§ PROBLEM TO SOLVE
Omit the images. Copy each entry word for word.

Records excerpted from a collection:

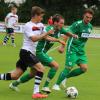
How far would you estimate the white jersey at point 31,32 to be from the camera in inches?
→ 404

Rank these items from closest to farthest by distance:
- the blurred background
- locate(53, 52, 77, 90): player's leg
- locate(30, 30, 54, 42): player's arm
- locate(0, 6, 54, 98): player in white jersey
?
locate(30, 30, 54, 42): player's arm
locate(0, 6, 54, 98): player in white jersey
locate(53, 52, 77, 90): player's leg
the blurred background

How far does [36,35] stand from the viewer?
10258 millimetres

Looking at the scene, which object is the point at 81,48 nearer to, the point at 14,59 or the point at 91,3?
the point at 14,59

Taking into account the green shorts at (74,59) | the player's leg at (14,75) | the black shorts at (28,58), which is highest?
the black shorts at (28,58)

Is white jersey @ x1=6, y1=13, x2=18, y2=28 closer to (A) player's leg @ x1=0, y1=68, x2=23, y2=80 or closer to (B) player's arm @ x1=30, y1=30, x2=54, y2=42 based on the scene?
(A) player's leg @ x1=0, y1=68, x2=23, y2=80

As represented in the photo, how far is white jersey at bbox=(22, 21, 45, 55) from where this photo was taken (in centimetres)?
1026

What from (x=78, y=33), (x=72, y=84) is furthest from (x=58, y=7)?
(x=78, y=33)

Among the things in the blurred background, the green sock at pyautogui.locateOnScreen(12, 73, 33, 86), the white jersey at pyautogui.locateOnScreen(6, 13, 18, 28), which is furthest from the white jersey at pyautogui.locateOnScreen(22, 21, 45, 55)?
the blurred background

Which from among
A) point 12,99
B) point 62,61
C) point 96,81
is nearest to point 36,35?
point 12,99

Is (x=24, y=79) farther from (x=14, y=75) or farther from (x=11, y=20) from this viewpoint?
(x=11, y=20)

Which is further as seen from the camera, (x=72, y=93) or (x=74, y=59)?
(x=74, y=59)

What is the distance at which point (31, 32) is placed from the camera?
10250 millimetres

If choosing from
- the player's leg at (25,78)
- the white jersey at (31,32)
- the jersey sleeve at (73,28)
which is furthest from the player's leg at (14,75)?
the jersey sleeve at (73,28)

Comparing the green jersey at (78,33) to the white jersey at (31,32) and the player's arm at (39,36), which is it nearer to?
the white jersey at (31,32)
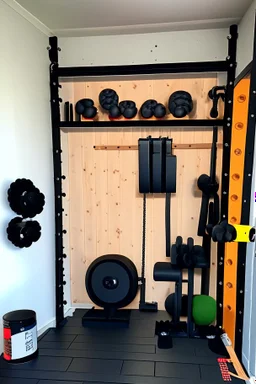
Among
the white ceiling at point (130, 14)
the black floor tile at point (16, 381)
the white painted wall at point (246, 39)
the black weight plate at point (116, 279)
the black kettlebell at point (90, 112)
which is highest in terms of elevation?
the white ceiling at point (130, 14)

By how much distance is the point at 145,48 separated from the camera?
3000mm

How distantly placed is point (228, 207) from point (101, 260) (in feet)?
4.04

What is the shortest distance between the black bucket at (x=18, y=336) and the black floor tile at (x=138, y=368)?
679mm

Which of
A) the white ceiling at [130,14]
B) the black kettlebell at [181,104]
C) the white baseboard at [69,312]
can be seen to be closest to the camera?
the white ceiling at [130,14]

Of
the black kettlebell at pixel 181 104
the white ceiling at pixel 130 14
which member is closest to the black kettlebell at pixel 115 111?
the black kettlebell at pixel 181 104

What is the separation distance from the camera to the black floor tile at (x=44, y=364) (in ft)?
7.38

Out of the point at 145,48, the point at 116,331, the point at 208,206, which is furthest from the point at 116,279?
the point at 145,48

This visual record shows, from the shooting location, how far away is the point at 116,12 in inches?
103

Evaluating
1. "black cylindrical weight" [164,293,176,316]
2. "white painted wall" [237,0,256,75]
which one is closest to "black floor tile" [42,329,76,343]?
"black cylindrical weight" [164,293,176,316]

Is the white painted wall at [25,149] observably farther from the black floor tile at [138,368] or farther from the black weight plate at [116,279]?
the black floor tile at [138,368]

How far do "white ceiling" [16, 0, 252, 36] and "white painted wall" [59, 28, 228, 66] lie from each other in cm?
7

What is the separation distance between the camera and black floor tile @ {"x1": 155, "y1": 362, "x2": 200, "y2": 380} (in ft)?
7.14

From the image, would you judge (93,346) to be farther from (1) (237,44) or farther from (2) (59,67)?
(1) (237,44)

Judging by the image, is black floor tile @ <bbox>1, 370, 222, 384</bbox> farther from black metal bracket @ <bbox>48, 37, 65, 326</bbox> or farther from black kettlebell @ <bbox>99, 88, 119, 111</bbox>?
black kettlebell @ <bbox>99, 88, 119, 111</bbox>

§ TASK RESULT
How far would you estimate the white jersey at point 31,32 to be from the camera in inches?
→ 404

Rank these items from closest to farthest by distance:
- the blurred background
- locate(53, 52, 77, 90): player's leg
- locate(30, 30, 54, 42): player's arm
- locate(0, 6, 54, 98): player in white jersey
?
locate(30, 30, 54, 42): player's arm
locate(0, 6, 54, 98): player in white jersey
locate(53, 52, 77, 90): player's leg
the blurred background

How far does [36,35] stand from the viewer?
10258 millimetres

Looking at the scene, which object is the point at 81,48 nearer to, the point at 14,59 or the point at 91,3?
the point at 14,59

Taking into account the green shorts at (74,59) | the player's leg at (14,75) | the black shorts at (28,58), which is highest?
the black shorts at (28,58)

Is white jersey @ x1=6, y1=13, x2=18, y2=28 closer to (A) player's leg @ x1=0, y1=68, x2=23, y2=80 or closer to (B) player's arm @ x1=30, y1=30, x2=54, y2=42 based on the scene?
(A) player's leg @ x1=0, y1=68, x2=23, y2=80

As represented in the photo, how far is white jersey at bbox=(22, 21, 45, 55) from where this photo was taken (in centimetres)?
1026

What from (x=78, y=33), (x=72, y=84) is furthest from (x=58, y=7)?
(x=78, y=33)

Among the things in the blurred background, the green sock at pyautogui.locateOnScreen(12, 73, 33, 86), the white jersey at pyautogui.locateOnScreen(6, 13, 18, 28), which is furthest from the white jersey at pyautogui.locateOnScreen(22, 21, 45, 55)?
the blurred background

Which from among
A) point 12,99
B) point 62,61
C) point 96,81
is nearest to point 36,35?
point 12,99

Is (x=24, y=79) farther from (x=14, y=75) or farther from (x=11, y=20) from this viewpoint?
(x=11, y=20)

Which is further as seen from the camera, (x=72, y=93) or (x=74, y=59)?
(x=74, y=59)

What is the distance at which point (31, 32) is placed from the camera?
10250 millimetres

If choosing from
- the player's leg at (25,78)
- the white jersey at (31,32)
- the jersey sleeve at (73,28)
which is furthest from the player's leg at (14,75)?
the jersey sleeve at (73,28)

Comparing the green jersey at (78,33) to the white jersey at (31,32) and the player's arm at (39,36), which is it nearer to?
the white jersey at (31,32)
Among
the white ceiling at point (130, 14)
the black floor tile at point (16, 381)
the white painted wall at point (246, 39)
the black weight plate at point (116, 279)
the black kettlebell at point (90, 112)
which is highest in terms of elevation?
the white ceiling at point (130, 14)

By how much distance is the point at 145,48 separated from the camera?
3000mm

How distantly placed is point (228, 207) from point (101, 260) (in feet)?
4.04

What is the shortest distance between the black bucket at (x=18, y=336) and the black floor tile at (x=138, y=368)?
679mm

Which of
A) the white ceiling at [130,14]
B) the black kettlebell at [181,104]
C) the white baseboard at [69,312]
can be seen to be closest to the camera?
the white ceiling at [130,14]

Of
the black kettlebell at pixel 181 104
the white ceiling at pixel 130 14
which member is closest to the black kettlebell at pixel 115 111?
the black kettlebell at pixel 181 104

What is the separation distance from the camera to the black floor tile at (x=44, y=364) (in ft)?
7.38

Out of the point at 145,48, the point at 116,331, the point at 208,206, which is furthest from the point at 116,279?
the point at 145,48

This visual record shows, from the shooting location, how far away is the point at 116,12 in inches?
103

Evaluating
1. "black cylindrical weight" [164,293,176,316]
2. "white painted wall" [237,0,256,75]
which one is closest to "black floor tile" [42,329,76,343]?
"black cylindrical weight" [164,293,176,316]

Is the white painted wall at [25,149] observably farther from the black floor tile at [138,368] or farther from the black weight plate at [116,279]?
the black floor tile at [138,368]

How far do "white ceiling" [16, 0, 252, 36] and "white painted wall" [59, 28, 228, 66] lie from each other in cm?
7

What is the separation distance between the camera and black floor tile @ {"x1": 155, "y1": 362, "x2": 200, "y2": 380} (in ft)?
7.14

From the image, would you judge (93,346) to be farther from (1) (237,44) or farther from (2) (59,67)?
(1) (237,44)

Judging by the image, is black floor tile @ <bbox>1, 370, 222, 384</bbox> farther from black metal bracket @ <bbox>48, 37, 65, 326</bbox> or farther from black kettlebell @ <bbox>99, 88, 119, 111</bbox>?
black kettlebell @ <bbox>99, 88, 119, 111</bbox>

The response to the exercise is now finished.